▸ **Directions**
Copy the lines below verbatim, from the line containing "Is the leaning" to the line containing "13.3 meters", including both of those lines. Omit the pictures from your copy.

▸ **Information supplied**
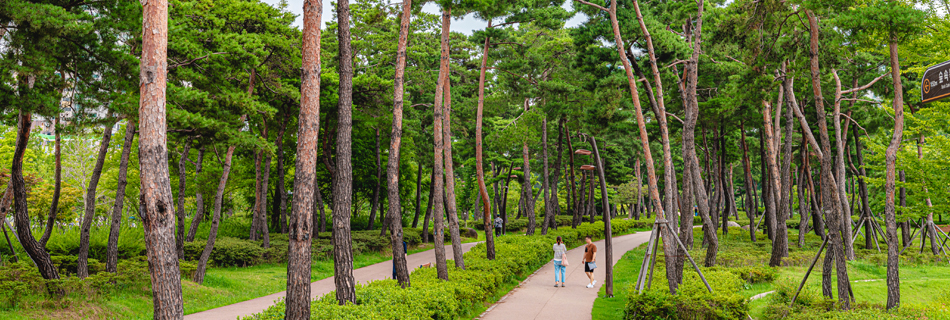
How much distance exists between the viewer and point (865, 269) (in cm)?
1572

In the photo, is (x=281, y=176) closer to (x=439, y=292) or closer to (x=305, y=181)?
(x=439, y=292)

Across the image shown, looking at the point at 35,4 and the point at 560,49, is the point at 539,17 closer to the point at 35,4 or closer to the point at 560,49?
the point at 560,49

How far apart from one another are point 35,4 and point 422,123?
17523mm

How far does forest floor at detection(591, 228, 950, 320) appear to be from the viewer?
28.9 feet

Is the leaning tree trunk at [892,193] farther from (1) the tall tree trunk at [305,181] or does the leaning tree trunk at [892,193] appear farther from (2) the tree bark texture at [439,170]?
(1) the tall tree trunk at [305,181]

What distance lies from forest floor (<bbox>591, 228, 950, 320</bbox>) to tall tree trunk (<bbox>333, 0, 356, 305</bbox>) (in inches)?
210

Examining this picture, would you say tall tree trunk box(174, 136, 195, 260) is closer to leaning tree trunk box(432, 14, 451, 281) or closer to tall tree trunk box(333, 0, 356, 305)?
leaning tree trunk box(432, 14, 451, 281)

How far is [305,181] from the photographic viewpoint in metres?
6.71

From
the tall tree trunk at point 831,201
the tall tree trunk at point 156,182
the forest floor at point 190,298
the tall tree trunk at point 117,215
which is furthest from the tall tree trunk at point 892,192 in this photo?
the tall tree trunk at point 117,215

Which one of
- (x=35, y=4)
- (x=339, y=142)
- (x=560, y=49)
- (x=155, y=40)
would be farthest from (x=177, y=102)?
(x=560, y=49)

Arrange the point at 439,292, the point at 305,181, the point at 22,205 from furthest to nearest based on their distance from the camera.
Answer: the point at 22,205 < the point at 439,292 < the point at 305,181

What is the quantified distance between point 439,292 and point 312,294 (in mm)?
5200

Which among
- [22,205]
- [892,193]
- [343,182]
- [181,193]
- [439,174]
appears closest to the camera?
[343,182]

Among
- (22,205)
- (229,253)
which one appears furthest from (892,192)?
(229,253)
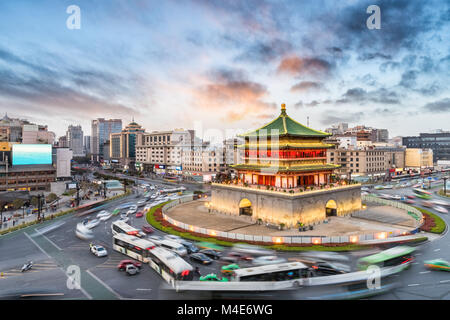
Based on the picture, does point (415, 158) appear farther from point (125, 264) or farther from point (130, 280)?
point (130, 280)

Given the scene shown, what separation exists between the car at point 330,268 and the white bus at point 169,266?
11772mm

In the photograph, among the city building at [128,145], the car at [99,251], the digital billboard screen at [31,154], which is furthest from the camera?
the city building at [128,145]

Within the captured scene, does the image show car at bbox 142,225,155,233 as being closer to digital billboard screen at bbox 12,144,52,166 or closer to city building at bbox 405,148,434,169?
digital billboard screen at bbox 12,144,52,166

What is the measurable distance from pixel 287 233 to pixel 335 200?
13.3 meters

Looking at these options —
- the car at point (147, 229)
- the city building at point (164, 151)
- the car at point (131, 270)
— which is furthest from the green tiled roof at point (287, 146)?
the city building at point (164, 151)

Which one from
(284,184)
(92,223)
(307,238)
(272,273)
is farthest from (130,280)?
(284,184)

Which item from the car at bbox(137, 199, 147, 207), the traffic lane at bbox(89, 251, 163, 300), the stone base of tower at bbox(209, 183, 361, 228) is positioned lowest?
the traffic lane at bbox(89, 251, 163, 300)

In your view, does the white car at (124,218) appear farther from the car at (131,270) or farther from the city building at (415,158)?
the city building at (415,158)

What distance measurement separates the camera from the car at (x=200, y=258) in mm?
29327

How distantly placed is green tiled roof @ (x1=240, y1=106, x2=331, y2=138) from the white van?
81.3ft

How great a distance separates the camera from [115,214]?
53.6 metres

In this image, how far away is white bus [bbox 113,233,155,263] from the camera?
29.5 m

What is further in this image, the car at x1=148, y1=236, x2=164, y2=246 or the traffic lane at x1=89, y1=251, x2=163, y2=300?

...

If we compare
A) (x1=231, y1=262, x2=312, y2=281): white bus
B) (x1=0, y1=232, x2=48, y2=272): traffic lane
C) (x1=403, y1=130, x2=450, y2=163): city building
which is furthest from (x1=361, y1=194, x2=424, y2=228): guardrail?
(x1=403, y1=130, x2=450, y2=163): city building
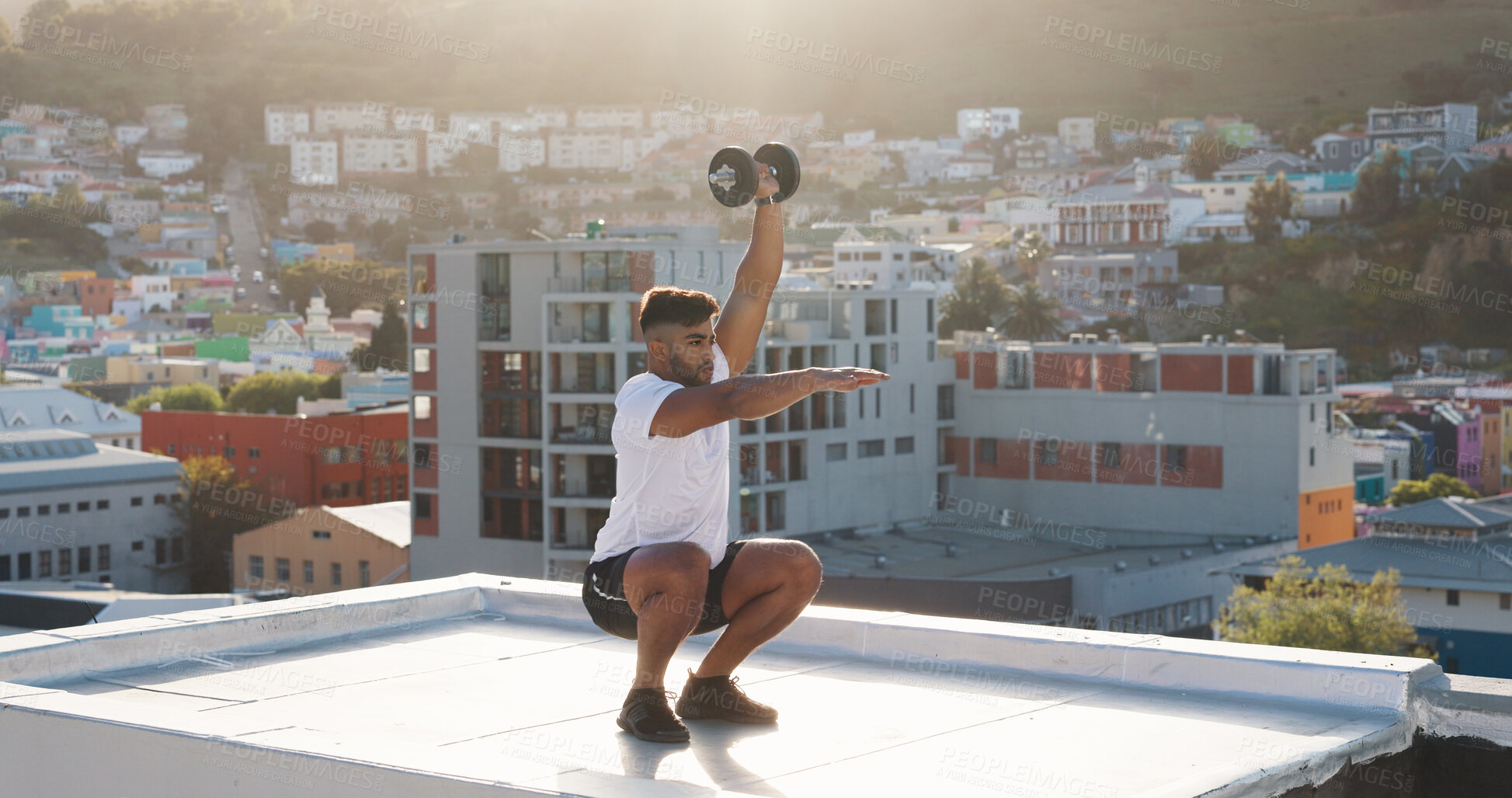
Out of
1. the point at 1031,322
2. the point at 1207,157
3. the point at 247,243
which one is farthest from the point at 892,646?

▸ **Answer for the task**
Is the leaning tree trunk at [892,193] farther from (1) the tall tree trunk at [305,181] or does the leaning tree trunk at [892,193] appear farther from (2) the tree bark texture at [439,170]?
(1) the tall tree trunk at [305,181]

What distance lies from forest floor (<bbox>591, 228, 950, 320</bbox>) to tall tree trunk (<bbox>333, 0, 356, 305</bbox>) (in inches)?
210

Examining this picture, would you say tall tree trunk box(174, 136, 195, 260) is closer to leaning tree trunk box(432, 14, 451, 281) or closer to tall tree trunk box(333, 0, 356, 305)?
leaning tree trunk box(432, 14, 451, 281)

How far is [305,181] from the photographic viewpoint in metres?
6.71

From
the tall tree trunk at point 831,201
the tall tree trunk at point 156,182
the forest floor at point 190,298
the tall tree trunk at point 117,215
which is furthest from the tall tree trunk at point 892,192 in this photo?
the tall tree trunk at point 117,215

Which one of
- (x=35, y=4)
- (x=339, y=142)
- (x=560, y=49)
- (x=155, y=40)
would be farthest from (x=177, y=102)?
(x=560, y=49)

Arrange the point at 439,292, the point at 305,181, the point at 22,205 from furthest to nearest based on their distance from the camera.
Answer: the point at 22,205 < the point at 439,292 < the point at 305,181

What is the quantified distance between point 439,292 and point 312,294 (in mm)?
5200

Which among
- [22,205]
- [892,193]
- [343,182]
- [181,193]
- [439,174]
appears closest to the camera?
[343,182]

Among
- (22,205)
- (229,253)
which one appears furthest from (892,192)?
(229,253)
Based on the picture, does point (415, 158) appear farther from point (125, 264) or farther from point (130, 280)?
point (130, 280)

Given the scene shown, what separation exists between the car at point 330,268 and the white bus at point 169,266?
11772mm

In the photograph, among the city building at [128,145], the car at [99,251], the digital billboard screen at [31,154], which is furthest from the camera?
the city building at [128,145]

Within the captured scene, does the image show car at bbox 142,225,155,233 as being closer to digital billboard screen at bbox 12,144,52,166 or closer to city building at bbox 405,148,434,169?
digital billboard screen at bbox 12,144,52,166

What is the measurable distance from pixel 287 233 to pixel 335 200?
13.3 meters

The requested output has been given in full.